§ **WHAT TO DO**:
Copy the listing from the line containing "How far is each" through the end, swapping "gable roof" for "pitched roof" and leaving everything else untouched.

══════════════════════════════

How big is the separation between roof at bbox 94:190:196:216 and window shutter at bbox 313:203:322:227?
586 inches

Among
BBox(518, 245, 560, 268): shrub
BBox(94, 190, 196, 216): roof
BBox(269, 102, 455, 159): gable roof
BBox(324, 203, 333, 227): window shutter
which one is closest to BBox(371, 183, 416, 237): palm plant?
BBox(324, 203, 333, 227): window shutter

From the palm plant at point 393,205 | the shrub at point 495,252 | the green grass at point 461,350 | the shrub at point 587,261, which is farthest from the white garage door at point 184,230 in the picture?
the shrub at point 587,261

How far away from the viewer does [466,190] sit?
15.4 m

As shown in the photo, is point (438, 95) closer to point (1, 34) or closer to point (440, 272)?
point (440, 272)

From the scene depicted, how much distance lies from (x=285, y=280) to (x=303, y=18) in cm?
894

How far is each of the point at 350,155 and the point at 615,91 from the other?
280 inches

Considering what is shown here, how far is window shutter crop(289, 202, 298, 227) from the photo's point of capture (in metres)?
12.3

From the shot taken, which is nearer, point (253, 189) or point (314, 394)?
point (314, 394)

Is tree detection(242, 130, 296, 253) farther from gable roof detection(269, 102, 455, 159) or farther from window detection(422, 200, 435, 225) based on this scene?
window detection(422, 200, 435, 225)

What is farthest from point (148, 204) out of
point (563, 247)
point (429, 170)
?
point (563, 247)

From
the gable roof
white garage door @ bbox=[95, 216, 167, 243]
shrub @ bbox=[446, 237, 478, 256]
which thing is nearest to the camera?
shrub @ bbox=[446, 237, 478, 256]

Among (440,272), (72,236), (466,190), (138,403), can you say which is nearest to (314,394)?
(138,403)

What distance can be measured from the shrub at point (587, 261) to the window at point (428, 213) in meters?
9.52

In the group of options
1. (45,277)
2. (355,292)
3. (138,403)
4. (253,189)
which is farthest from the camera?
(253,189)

══════════════════════════════

§ **RESULT FOR THIS TASK**:
How far is each of the point at 350,155 and the point at 615,91 from the other?
280 inches

Considering what is shown here, how far is window shutter crop(289, 202, 298, 227) from the photo's point of capture (in metres)?
12.3

From the shot taken, which is nearer, point (253, 189) or point (314, 394)?
point (314, 394)

Is tree detection(242, 130, 296, 253) farther from pitched roof detection(269, 102, 455, 159) or farther from window detection(422, 200, 435, 225) based on this scene?
window detection(422, 200, 435, 225)

What is farthest from point (148, 204) out of
point (563, 247)
point (429, 170)
?
point (563, 247)

From
the pitched roof
white garage door @ bbox=[95, 216, 167, 243]
shrub @ bbox=[446, 237, 478, 256]
which thing is nearest to the camera?
shrub @ bbox=[446, 237, 478, 256]

Among (440,272), (72,236), (466,190), (138,403), can you say which is nearest to (314,394)?
(138,403)

What distance can be measured from the shrub at point (587, 261) to the window at point (428, 213) in meters?
9.52

In the group of options
1. (45,277)
2. (355,292)
3. (138,403)
4. (253,189)
which is farthest from the camera?
(253,189)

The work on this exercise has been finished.